More importantly social stigma concerning HIV/AIDS hinders the individual from getting tested, disclosure of their status, and to cooperate with public health officials.

The prevalence of negativity and misconceptions is mainly due to the lack of education among the community.

Many people believe that those with HIV are a public health risk. But in fact, it cannot be picked up during day-to-day contact and implementing universal precautions are enough to protect healthcare workers. You can prevent passing on HIV to sexual partners by using condoms. Mother-to-child transmission of HIV can be prevented in nearly all cases with the right treatment and care.
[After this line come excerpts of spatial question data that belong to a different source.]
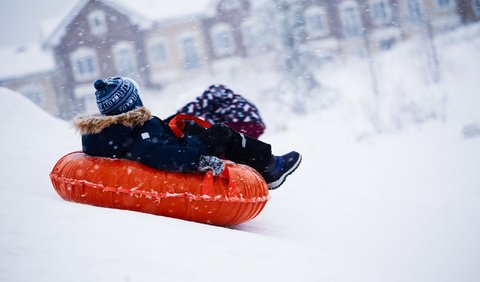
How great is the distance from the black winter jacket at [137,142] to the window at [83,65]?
23718 mm

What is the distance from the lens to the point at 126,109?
243cm

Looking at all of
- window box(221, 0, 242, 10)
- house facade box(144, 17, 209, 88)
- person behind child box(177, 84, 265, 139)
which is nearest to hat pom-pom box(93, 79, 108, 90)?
person behind child box(177, 84, 265, 139)

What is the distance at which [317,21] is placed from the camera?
25.0 meters

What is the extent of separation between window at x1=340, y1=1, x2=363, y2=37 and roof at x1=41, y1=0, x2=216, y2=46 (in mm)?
8673

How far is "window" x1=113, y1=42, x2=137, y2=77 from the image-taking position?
24.2m

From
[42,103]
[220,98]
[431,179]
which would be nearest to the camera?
[220,98]

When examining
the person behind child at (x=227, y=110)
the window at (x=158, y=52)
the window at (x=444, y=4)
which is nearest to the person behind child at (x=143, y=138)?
the person behind child at (x=227, y=110)

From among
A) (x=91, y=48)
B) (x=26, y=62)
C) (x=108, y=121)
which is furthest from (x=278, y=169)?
(x=26, y=62)

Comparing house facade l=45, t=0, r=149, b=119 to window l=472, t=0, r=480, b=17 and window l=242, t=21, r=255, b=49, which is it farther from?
window l=472, t=0, r=480, b=17

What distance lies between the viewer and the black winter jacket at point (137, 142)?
2.23 metres

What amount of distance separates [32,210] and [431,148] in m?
6.93

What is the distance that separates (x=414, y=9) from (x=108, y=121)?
2647 cm

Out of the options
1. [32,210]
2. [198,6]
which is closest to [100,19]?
[198,6]

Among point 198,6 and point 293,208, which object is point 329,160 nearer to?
point 293,208
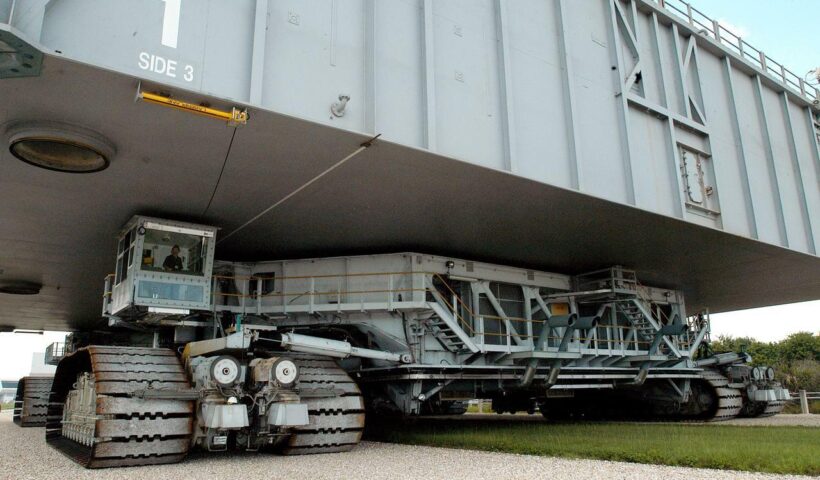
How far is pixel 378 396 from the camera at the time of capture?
13.4 metres

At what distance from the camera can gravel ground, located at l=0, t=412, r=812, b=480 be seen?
7.34 metres

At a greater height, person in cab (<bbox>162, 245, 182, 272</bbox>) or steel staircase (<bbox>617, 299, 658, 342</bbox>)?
person in cab (<bbox>162, 245, 182, 272</bbox>)

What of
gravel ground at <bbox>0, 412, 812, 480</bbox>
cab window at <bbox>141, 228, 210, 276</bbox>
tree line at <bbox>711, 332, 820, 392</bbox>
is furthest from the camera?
tree line at <bbox>711, 332, 820, 392</bbox>

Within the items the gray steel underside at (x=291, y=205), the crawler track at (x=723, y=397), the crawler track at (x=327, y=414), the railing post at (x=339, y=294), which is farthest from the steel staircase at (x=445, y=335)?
the crawler track at (x=723, y=397)

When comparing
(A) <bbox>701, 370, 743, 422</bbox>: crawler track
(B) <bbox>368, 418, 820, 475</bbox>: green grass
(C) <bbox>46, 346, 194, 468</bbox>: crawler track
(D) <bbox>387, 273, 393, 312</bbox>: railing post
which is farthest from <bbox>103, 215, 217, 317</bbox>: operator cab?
(A) <bbox>701, 370, 743, 422</bbox>: crawler track

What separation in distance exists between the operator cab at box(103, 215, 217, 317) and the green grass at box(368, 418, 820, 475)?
512 cm

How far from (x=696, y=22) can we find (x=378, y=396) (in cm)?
1327

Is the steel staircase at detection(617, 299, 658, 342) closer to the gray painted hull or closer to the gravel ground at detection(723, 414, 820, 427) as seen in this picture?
the gray painted hull

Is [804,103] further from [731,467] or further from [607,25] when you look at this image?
[731,467]

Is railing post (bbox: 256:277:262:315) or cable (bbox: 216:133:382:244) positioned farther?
railing post (bbox: 256:277:262:315)

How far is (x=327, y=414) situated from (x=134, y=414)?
115 inches

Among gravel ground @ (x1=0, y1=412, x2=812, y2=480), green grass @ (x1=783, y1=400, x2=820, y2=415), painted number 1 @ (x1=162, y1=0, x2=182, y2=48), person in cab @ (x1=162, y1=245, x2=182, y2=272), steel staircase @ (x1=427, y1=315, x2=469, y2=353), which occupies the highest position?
painted number 1 @ (x1=162, y1=0, x2=182, y2=48)

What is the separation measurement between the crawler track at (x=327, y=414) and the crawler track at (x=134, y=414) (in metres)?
1.72

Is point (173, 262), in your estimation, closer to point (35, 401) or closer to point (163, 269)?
point (163, 269)
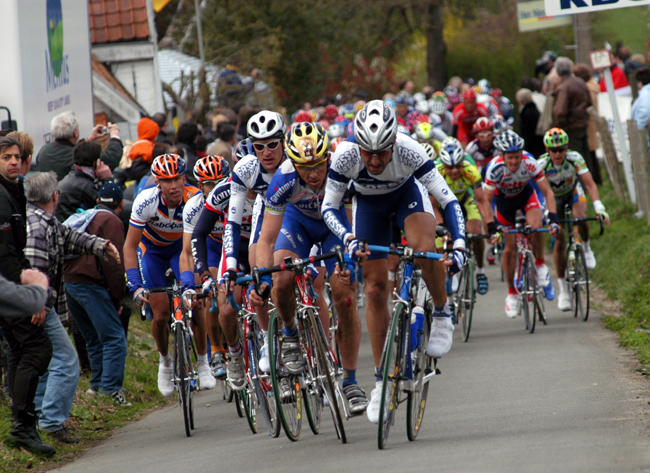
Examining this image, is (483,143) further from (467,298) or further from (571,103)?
(467,298)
Stigma is powerful, painful, and often confusing because it resonates with our own internal fears. Overcoming it takes persistence, courage, a strong sense of self, and a willingness to work with others.

HIV/AIDS can infect anyone. Stigma is not the cure. So instead show your solidarity to those living with HIV by giving them the love and acceptance they need and educate others on the facts about the disease. We cannot allow discrimination to win.